1. The body of mandatory information security prescriptions is mandatory and is structured at the following related levels hierarchically:

(a) First level: constituted by the PSI and the general safety guidelines applicable to the higher bodies or managers of the Ministry of Agriculture, Food and the Environment to which, in accordance with Article 1, application of this PSI.

b) Second level: constituted by the safety standards developed by each higher or executive board of the Ministry of Agriculture, Food and Environment as well as by each public agency dependent on the Department to which, in accordance with Article 1, this PSI is applicable to them.

c) Third level: Complementary procedures, guidelines and technical instructions. They are documents that, in compliance with the above in the PSI, determine the actions or tasks to perform in the performance of a process.

2. Both the second and third level must:

(a) Limited solely and exclusively to the specific scope of the powers of each of those bodies or bodies attached to this PSI. This area shall be determined by the information and service systems of information and communications technologies which are provided and managed directly by that body or body.

(b) Strictly comply with the requirements of the ENS and with the first and second standard levels set out in this Article.

c) To be approved within the scope of each of the aforementioned organs or bodies attached to this PSI.

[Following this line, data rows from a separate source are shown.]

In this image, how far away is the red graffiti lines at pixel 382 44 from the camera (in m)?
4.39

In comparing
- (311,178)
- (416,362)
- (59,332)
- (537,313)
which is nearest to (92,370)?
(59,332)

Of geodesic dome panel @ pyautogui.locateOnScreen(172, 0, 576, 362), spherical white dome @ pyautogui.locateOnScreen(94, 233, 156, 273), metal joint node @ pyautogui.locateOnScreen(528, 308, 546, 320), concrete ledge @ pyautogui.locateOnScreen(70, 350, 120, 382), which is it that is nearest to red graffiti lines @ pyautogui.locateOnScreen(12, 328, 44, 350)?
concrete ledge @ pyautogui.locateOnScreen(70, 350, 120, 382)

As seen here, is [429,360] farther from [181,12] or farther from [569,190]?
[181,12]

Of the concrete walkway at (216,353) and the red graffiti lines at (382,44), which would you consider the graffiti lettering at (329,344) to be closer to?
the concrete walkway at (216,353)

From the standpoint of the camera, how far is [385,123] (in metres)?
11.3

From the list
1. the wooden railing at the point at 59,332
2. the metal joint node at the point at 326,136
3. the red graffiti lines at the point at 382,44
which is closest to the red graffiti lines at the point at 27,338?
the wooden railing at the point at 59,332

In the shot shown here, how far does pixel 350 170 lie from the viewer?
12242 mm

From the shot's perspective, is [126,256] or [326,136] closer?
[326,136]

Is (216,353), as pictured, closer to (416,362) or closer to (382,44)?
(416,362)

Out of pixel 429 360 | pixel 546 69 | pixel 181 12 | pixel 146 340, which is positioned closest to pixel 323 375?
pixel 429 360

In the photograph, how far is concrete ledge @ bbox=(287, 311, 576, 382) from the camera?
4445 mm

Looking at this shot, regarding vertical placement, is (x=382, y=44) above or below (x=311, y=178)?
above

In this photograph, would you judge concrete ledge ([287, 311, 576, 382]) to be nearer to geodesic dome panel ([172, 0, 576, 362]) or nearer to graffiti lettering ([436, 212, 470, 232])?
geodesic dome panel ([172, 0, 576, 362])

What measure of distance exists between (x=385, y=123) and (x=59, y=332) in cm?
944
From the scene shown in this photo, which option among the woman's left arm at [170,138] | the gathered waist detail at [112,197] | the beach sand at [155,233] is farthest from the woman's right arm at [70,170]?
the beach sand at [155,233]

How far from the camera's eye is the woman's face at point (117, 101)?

3. In addition to the mandatory elements set out in paragraph 1, it may be available, at the discretion of each of the bodies or bodies attached to this PSI, and always within the scope of its powers and responsibilities, of other bodies. documents such as security standards, best practices, technical reports, etc.

4. The staff of each of the bodies or bodies attached to this PSI shall be required to know and comply with, in addition to this PSI, all general guidelines, rules and procedures for the security of information which may be affect their functions.

Additional disposition first. No increase in public spending.

The measures described in this order will not increase spending, being met with the material and human resources available to the Ministry of Agriculture, Food and the Environment.

Also, attendance at meetings will not result in compensation, remuneration or payment of any kind.

Additional provision second. Duty of collaboration in the implementation of the PSI.

All organs and units of the Department will lend their collaboration to the implementation actions of the PSI approved by this order.

Additional provision third. Supplementary rules.

The organs provided for in this order shall be governed, in all other respects, by the provisions of Law No 30/1992 of 26 November 1992 on the Legal Regime of Public Administrations and the Common Administrative Procedure.

Single end disposition. Advertisement of the PSI and entry into force.

1. This order shall enter into force on the day following that of its publication in the Official Gazette of the State.

2. This order will be published in the electronic headquarters of the Ministry of Agriculture, Food and Environment in the field of application.

Madrid, May 21, 2015. -Minister of Agriculture, Food and Environment, Isabel García Tejerina.